Las familias de clase media con hijos estudiando podrán descontar de sus impuestos "hasta el 50% de los gastos que efectúan" en la enseñanza.
El proyecto, que será enviado el lunes al Congreso, incluye los "impuestos verdes a aquellos bienes cuya disposición final afecta negativamente el medio ambiente y la calidad de vida de la gente, e incorpora subsidios verdes para fomentar el reciclaje de esos productos´´, explicó el gobernante.
Además se incrementará el impuesto a los licores de mayor graduación alcohólica.
Las medidas buscan recaudar entre US$ 700 y 1.000 millones extras a los US$ 1.000 millones adicionales considerados en el presupuesto educacional del 2012.
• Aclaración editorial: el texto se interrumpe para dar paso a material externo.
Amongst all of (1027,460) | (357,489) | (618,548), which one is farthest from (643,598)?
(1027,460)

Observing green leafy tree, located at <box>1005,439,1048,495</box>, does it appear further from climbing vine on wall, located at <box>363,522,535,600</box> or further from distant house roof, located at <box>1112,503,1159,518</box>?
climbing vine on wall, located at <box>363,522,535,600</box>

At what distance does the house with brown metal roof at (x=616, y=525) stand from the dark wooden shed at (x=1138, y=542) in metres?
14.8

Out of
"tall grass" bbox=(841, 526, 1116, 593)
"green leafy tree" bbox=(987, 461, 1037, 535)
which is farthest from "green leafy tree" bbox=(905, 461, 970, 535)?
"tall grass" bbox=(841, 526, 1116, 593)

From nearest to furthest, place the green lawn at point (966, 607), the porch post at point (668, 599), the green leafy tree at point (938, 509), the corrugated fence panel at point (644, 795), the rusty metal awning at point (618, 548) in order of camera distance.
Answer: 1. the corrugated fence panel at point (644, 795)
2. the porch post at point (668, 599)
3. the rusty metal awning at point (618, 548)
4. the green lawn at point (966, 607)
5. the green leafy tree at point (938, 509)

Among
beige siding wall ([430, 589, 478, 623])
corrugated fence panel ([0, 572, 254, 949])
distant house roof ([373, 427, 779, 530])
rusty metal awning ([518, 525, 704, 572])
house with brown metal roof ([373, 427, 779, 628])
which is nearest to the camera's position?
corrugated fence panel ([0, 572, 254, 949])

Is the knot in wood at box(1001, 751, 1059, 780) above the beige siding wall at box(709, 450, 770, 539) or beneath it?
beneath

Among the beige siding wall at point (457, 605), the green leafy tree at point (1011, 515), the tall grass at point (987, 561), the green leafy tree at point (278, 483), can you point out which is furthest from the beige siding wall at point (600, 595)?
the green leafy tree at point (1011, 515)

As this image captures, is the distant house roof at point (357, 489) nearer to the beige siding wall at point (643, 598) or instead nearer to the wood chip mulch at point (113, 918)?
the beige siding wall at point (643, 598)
Además el mandatario garantizó el acceso a préstamos para la educación superior a todos los estudiantes, exceptuados los que pertenecen al 10% de los hogares más ricos, con una tasa de un 2%, que se pagará al término de la carrera, con un máximo de 180 cuotas que no superen el 10% de los ingresos de los nuevos profesionales.
Hasta el año pasado los préstamos los otorgaban la banca privada con tasas de un 6%.
Piñera pidió el apoyo de la oposición de centroizquierda en el congreso, aunque varios dirigentes opositores han anticipado su rechazo porque alegan que la recaudación esperada no alcanza para financiar una reforma estructural a la enseñanza chilena.